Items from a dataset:

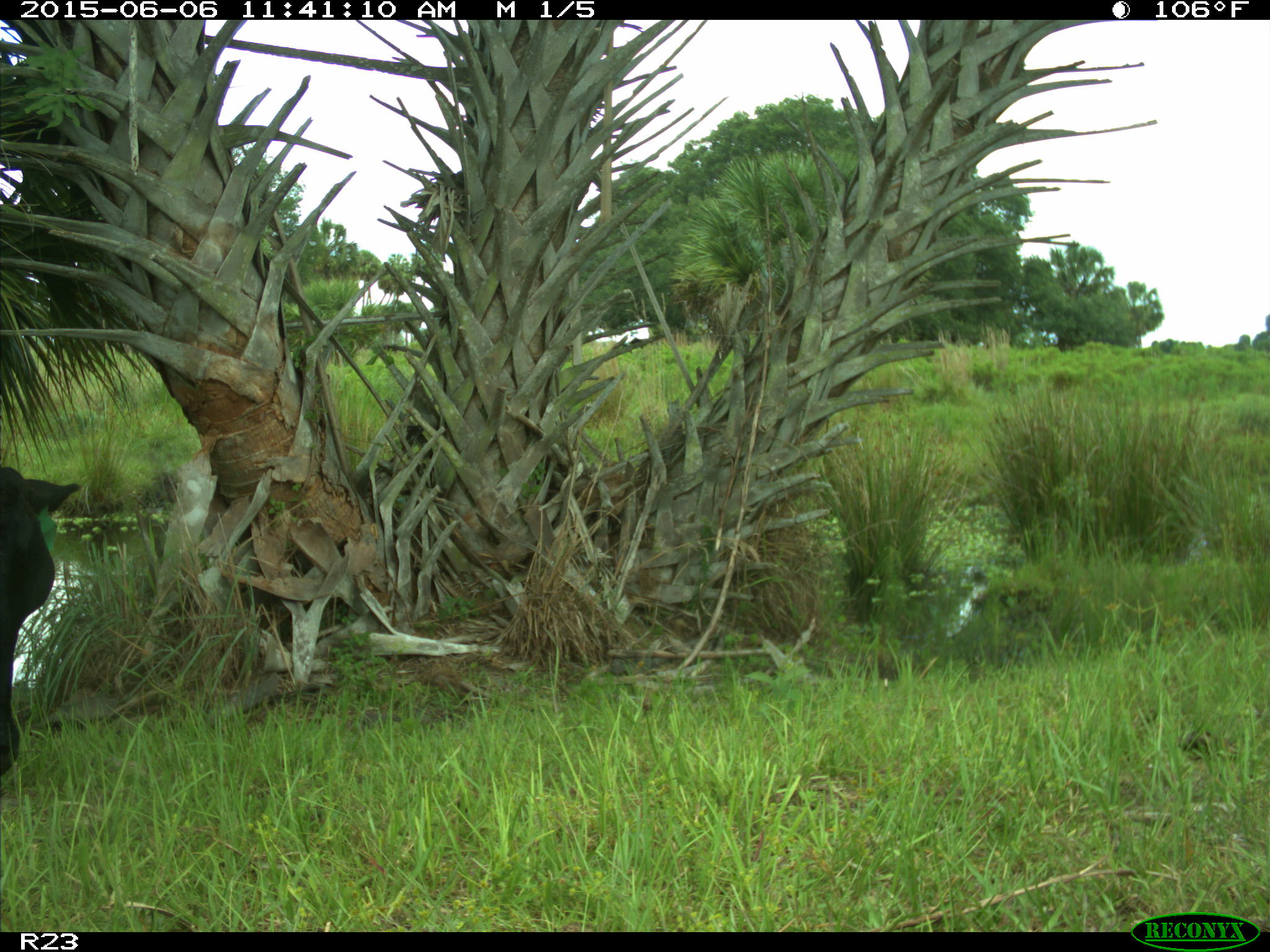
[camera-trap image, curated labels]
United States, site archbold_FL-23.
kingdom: Animalia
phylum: Chordata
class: Mammalia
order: Artiodactyla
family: Bovidae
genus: Bos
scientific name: Bos taurus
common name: domestic cow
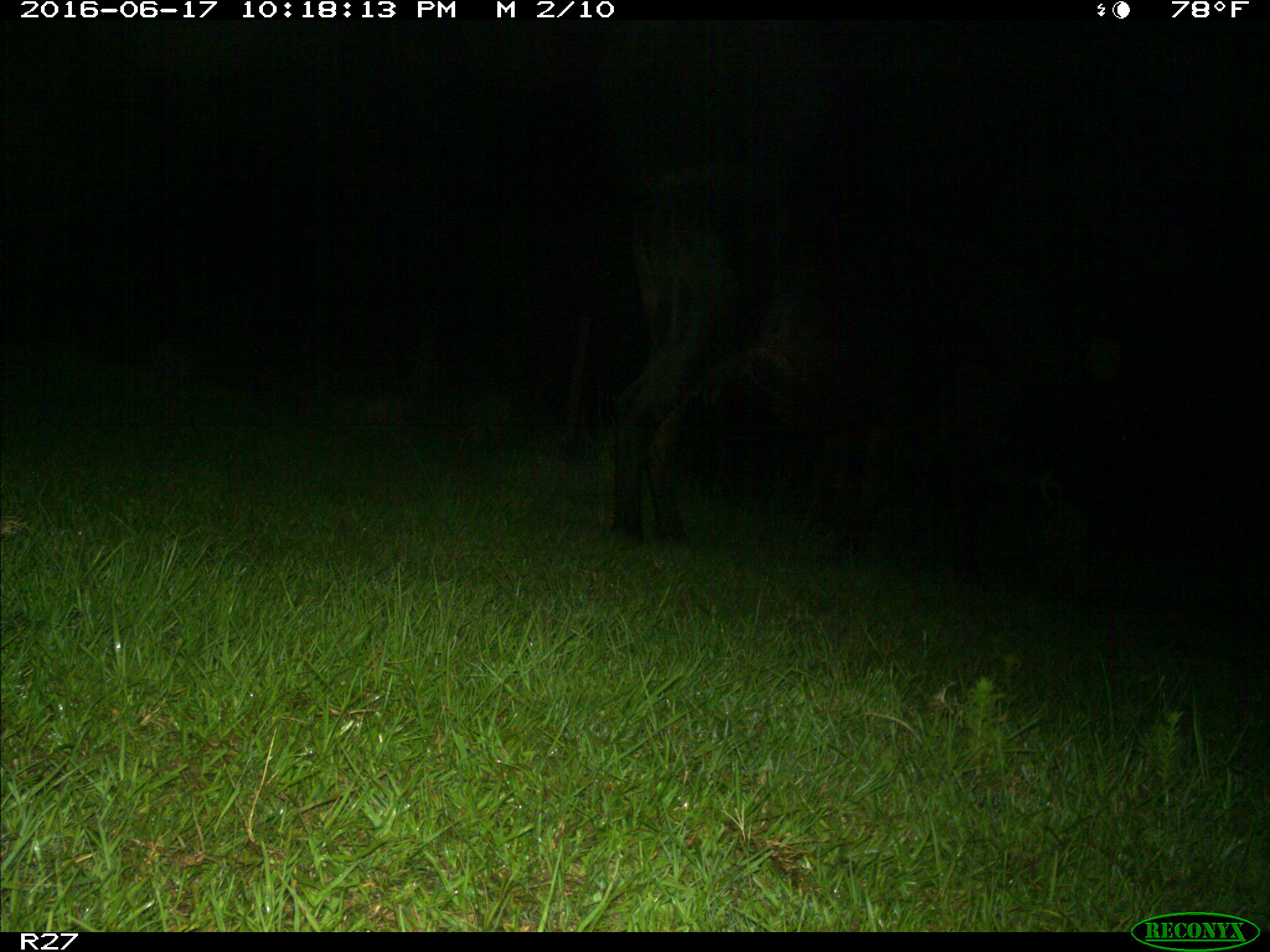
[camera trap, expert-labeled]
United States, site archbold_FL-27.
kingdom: Animalia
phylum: Chordata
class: Mammalia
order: Artiodactyla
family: Bovidae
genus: Bos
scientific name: Bos taurus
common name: domestic cow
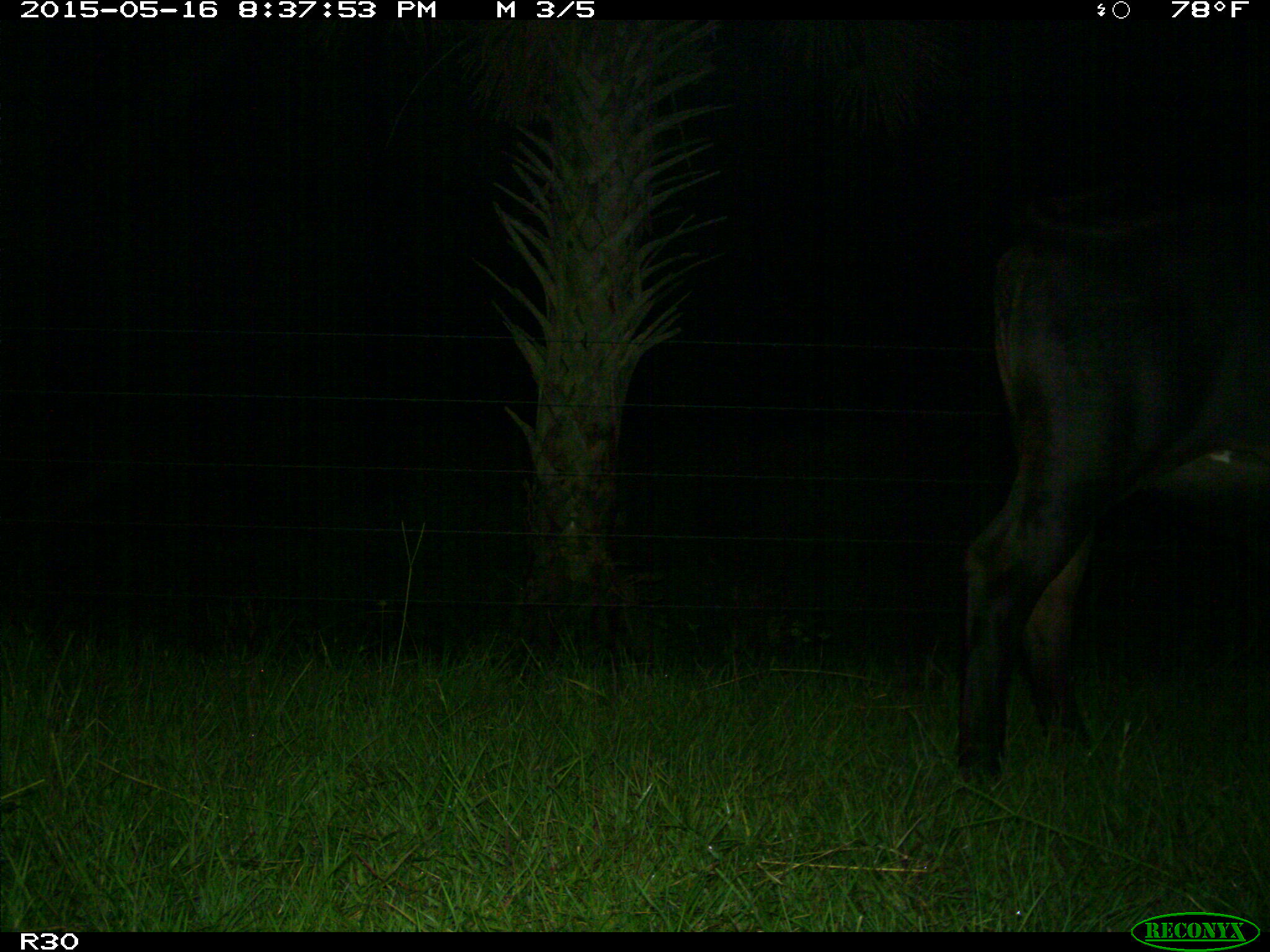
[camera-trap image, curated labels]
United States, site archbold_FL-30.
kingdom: Animalia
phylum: Chordata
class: Mammalia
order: Artiodactyla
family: Bovidae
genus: Bos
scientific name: Bos taurus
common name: domestic cow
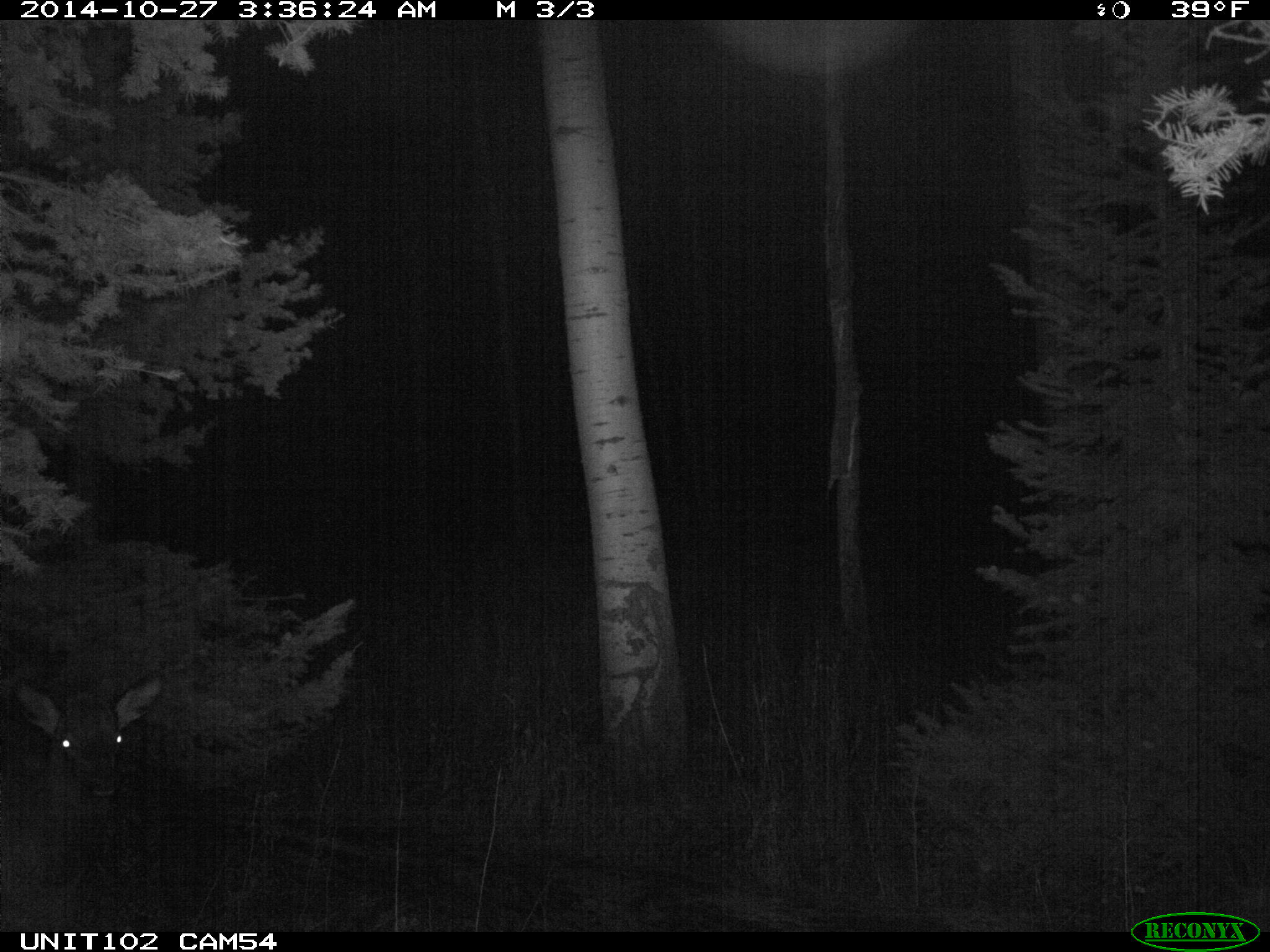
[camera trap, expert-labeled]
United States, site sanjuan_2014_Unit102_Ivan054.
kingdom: Animalia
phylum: Chordata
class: Mammalia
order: Artiodactyla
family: Cervidae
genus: Cervus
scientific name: Cervus elaphus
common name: red deer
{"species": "Cervus elaphus (red deer)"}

**Exercise prompt:** Repeat every line above precisely; pictures do not belong in the copy.

**Your solution:**
[camera-trap image, curated labels]
United States, site archbold_FL-23.
kingdom: Animalia
phylum: Chordata
class: Mammalia
order: Artiodactyla
family: Bovidae
genus: Bos
scientific name: Bos taurus
common name: domestic cow
[camera trap, expert-labeled]
United States, site archbold_FL-27.
kingdom: Animalia
phylum: Chordata
class: Mammalia
order: Artiodactyla
family: Bovidae
genus: Bos
scientific name: Bos taurus
common name: domestic cow
[camera-trap image, curated labels]
United States, site archbold_FL-30.
kingdom: Animalia
phylum: Chordata
class: Mammalia
order: Artiodactyla
family: Bovidae
genus: Bos
scientific name: Bos taurus
common name: domestic cow
[camera trap, expert-labeled]
United States, site sanjuan_2014_Unit102_Ivan054.
kingdom: Animalia
phylum: Chordata
class: Mammalia
order: Artiodactyla
family: Cervidae
genus: Cervus
scientific name: Cervus elaphus
common name: red deer
{"species": "Cervus elaphus (red deer)"}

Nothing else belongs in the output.